DOCUMENT EXTRACT:
────────────────────────────────────────
Will I ever forget that suffocating pain? Will I ever get past the dark loneliness that engulfed me? The hopeless helplessness of not knowing truth, of realizing much of my life and what I had counted on were in fact lies and deception. I had been a fool. A rejected and despised fool. Anger. Agony. Betrayal. Death. I experienced it all. Again and again.

If that were all of the story, it would be really a crappy read. What I found was the glimmer of light in the darkness, the tiny shoot of growth in the burned field. What I was shown was a different perspective, a different way of thinking. My nose was rubbed in the dark facts of the circumstances surrounding me, but God had a deeper truth for me to see. Facts are not always truth. Truth is not always easy to see, especially when your heart is wounded and you’re blinded by grief.

The truth? What was meant for destruction and death actually became a rebirth. What had seemingly been broken beyond repair still had this tiny sliver of life holding the two pieces together. Impossible life surrounded by certain death. But it was there.

The deepest truth? God was there. In the midst of the rubble. In the darkness of night. Whispering His
love to me, asking me to trust Him, promising to teach me and guide me in each step of the uncertain journey ahead. His hands were that of a surgeon, cutting out the poison that threatened to kill me, bringing healing to a damaged soul, life to a walking dead. Daily. Moment by moment. Repetition. Over and over. Again and again.
────────────────────────────────────────
AIM OF THE EXERCISE:
Copy out the entire reflection on grief and faith above, word for word.

STUDY MATERIAL:
────────────────────────────────────────
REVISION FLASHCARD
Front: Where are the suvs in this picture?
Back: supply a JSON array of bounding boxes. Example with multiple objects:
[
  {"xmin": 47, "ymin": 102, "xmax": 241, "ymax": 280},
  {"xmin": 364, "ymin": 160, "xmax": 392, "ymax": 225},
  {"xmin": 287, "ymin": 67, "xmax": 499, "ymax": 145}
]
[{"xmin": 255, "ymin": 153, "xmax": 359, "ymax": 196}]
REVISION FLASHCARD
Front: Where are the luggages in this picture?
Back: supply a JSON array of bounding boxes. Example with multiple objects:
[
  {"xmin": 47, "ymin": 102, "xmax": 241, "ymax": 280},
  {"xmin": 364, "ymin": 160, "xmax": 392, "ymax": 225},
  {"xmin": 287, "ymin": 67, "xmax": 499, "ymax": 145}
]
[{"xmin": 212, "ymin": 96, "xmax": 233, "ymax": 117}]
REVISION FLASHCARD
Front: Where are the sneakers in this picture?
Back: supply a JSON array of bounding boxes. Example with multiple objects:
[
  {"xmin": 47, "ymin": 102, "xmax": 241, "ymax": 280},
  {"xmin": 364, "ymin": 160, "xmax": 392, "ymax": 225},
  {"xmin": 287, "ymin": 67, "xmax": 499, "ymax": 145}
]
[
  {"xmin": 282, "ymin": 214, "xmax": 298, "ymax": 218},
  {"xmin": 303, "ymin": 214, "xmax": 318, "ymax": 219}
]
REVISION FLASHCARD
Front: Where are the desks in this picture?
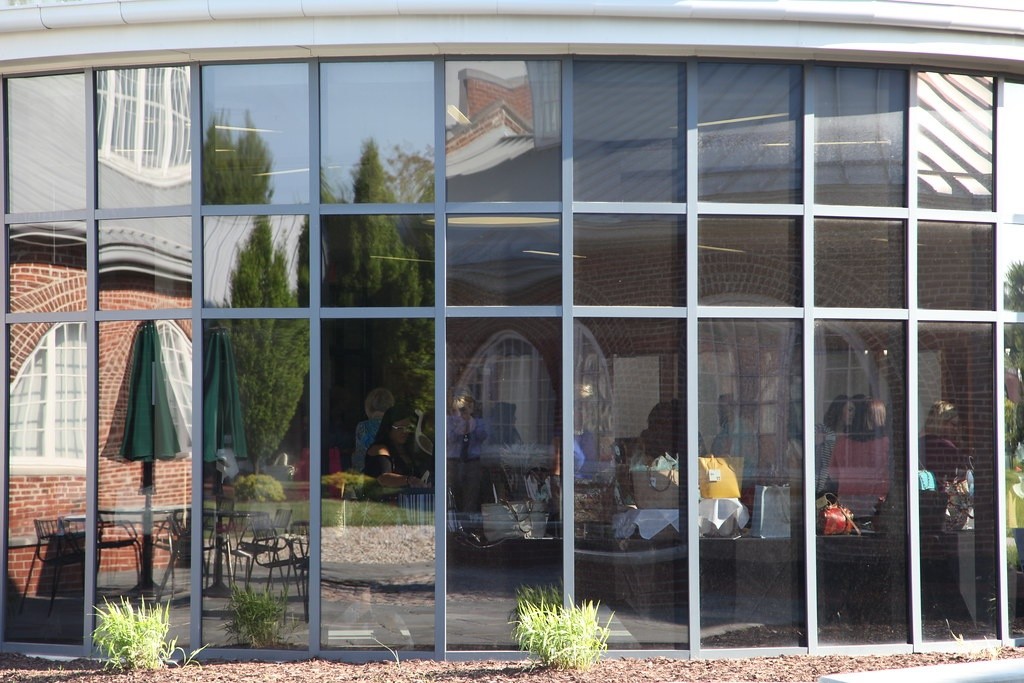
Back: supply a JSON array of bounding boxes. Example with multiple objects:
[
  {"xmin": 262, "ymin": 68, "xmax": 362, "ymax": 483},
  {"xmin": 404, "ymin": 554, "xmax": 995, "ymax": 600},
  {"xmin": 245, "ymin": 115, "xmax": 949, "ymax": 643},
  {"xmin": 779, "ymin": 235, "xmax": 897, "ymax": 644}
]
[
  {"xmin": 187, "ymin": 507, "xmax": 269, "ymax": 598},
  {"xmin": 97, "ymin": 504, "xmax": 191, "ymax": 597}
]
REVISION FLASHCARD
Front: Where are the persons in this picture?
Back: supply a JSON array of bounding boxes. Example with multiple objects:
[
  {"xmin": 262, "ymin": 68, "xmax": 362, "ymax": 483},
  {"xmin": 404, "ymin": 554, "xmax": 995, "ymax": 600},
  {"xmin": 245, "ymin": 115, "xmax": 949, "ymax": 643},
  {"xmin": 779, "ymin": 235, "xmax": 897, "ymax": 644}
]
[{"xmin": 291, "ymin": 385, "xmax": 1023, "ymax": 623}]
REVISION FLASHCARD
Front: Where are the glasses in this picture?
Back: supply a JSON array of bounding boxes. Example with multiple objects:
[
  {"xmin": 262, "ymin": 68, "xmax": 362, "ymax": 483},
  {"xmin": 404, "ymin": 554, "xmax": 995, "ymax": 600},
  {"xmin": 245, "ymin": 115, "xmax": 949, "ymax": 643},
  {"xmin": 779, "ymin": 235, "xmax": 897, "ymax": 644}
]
[{"xmin": 392, "ymin": 425, "xmax": 416, "ymax": 432}]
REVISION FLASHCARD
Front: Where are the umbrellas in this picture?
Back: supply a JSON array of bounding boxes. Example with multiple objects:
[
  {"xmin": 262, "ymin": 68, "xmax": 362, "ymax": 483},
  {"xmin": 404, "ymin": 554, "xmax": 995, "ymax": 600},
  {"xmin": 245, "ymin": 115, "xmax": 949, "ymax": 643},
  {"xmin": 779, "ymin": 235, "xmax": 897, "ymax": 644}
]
[
  {"xmin": 201, "ymin": 327, "xmax": 249, "ymax": 599},
  {"xmin": 120, "ymin": 321, "xmax": 181, "ymax": 597}
]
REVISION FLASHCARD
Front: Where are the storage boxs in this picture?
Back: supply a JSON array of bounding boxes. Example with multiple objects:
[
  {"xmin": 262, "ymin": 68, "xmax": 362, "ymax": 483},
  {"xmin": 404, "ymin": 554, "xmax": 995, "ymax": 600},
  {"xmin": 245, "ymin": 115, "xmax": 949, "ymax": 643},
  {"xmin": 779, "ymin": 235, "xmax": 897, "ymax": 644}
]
[{"xmin": 751, "ymin": 485, "xmax": 791, "ymax": 538}]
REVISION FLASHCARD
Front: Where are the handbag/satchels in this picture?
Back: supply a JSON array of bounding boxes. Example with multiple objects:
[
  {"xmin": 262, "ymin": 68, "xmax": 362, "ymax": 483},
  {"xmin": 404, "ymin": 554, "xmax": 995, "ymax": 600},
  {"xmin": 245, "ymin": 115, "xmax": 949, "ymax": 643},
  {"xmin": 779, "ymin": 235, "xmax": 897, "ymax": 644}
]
[
  {"xmin": 751, "ymin": 483, "xmax": 791, "ymax": 538},
  {"xmin": 574, "ymin": 483, "xmax": 617, "ymax": 524},
  {"xmin": 816, "ymin": 493, "xmax": 861, "ymax": 535},
  {"xmin": 633, "ymin": 469, "xmax": 680, "ymax": 510},
  {"xmin": 263, "ymin": 453, "xmax": 294, "ymax": 481},
  {"xmin": 481, "ymin": 499, "xmax": 533, "ymax": 541},
  {"xmin": 945, "ymin": 476, "xmax": 974, "ymax": 530},
  {"xmin": 699, "ymin": 453, "xmax": 744, "ymax": 499},
  {"xmin": 451, "ymin": 435, "xmax": 480, "ymax": 502}
]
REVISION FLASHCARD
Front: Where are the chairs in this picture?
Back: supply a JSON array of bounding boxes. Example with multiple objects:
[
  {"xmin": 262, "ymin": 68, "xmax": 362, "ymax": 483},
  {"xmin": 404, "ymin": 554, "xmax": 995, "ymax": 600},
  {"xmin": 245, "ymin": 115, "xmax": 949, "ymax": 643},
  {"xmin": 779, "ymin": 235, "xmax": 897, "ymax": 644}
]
[{"xmin": 20, "ymin": 498, "xmax": 310, "ymax": 624}]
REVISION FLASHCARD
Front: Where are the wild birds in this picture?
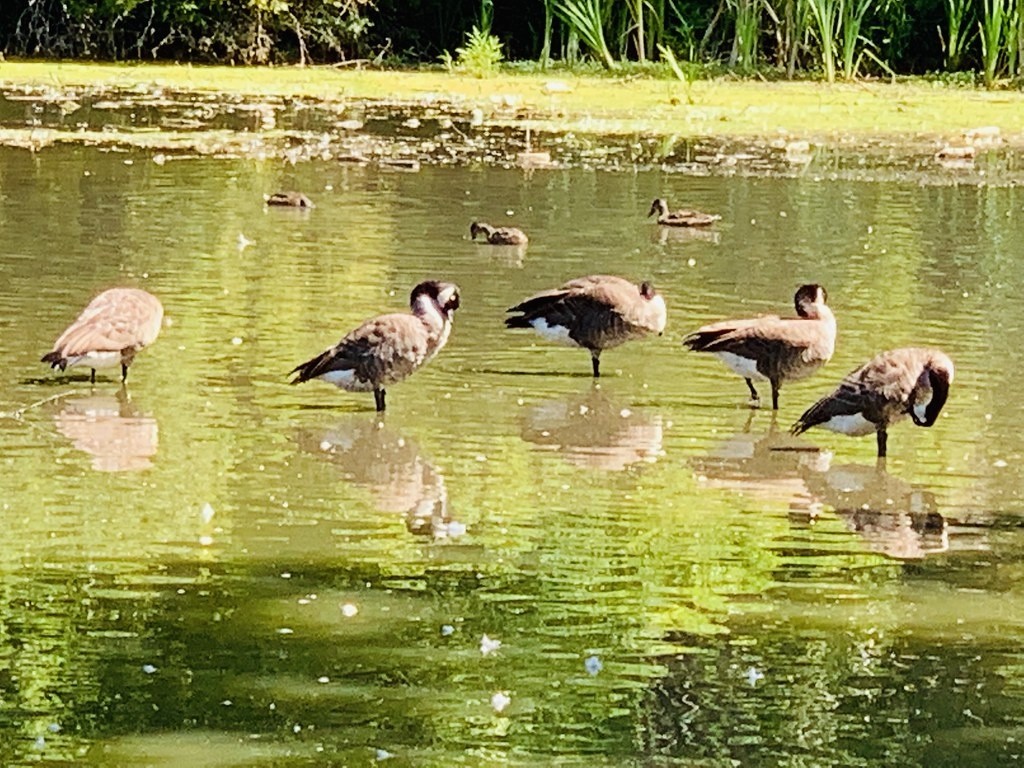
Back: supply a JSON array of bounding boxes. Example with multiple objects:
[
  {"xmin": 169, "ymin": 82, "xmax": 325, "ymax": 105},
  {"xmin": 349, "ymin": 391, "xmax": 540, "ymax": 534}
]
[
  {"xmin": 648, "ymin": 199, "xmax": 722, "ymax": 226},
  {"xmin": 504, "ymin": 274, "xmax": 667, "ymax": 377},
  {"xmin": 53, "ymin": 380, "xmax": 158, "ymax": 473},
  {"xmin": 284, "ymin": 411, "xmax": 467, "ymax": 538},
  {"xmin": 266, "ymin": 191, "xmax": 311, "ymax": 207},
  {"xmin": 285, "ymin": 281, "xmax": 461, "ymax": 412},
  {"xmin": 471, "ymin": 222, "xmax": 528, "ymax": 244},
  {"xmin": 41, "ymin": 287, "xmax": 164, "ymax": 383},
  {"xmin": 788, "ymin": 346, "xmax": 954, "ymax": 456},
  {"xmin": 651, "ymin": 224, "xmax": 722, "ymax": 247},
  {"xmin": 800, "ymin": 456, "xmax": 949, "ymax": 559},
  {"xmin": 680, "ymin": 284, "xmax": 837, "ymax": 410},
  {"xmin": 518, "ymin": 380, "xmax": 668, "ymax": 474},
  {"xmin": 687, "ymin": 407, "xmax": 833, "ymax": 525}
]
────────────────────────────────────────
RESPONSE BOX:
Will I ever forget that suffocating pain? Will I ever get past the dark loneliness that engulfed me? The hopeless helplessness of not knowing truth, of realizing much of my life and what I had counted on were in fact lies and deception. I had been a fool. A rejected and despised fool. Anger. Agony. Betrayal. Death. I experienced it all. Again and again.

If that were all of the story, it would be really a crappy read. What I found was the glimmer of light in the darkness, the tiny shoot of growth in the burned field. What I was shown was a different perspective, a different way of thinking. My nose was rubbed in the dark facts of the circumstances surrounding me, but God had a deeper truth for me to see. Facts are not always truth. Truth is not always easy to see, especially when your heart is wounded and you’re blinded by grief.

The truth? What was meant for destruction and death actually became a rebirth. What had seemingly been broken beyond repair still had this tiny sliver of life holding the two pieces together. Impossible life surrounded by certain death. But it was there.

The deepest truth? God was there. In the midst of the rubble. In the darkness of night. Whispering His
love to me, asking me to trust Him, promising to teach me and guide me in each step of the uncertain journey ahead. His hands were that of a surgeon, cutting out the poison that threatened to kill me, bringing healing to a damaged soul, life to a walking dead. Daily. Moment by moment. Repetition. Over and over. Again and again.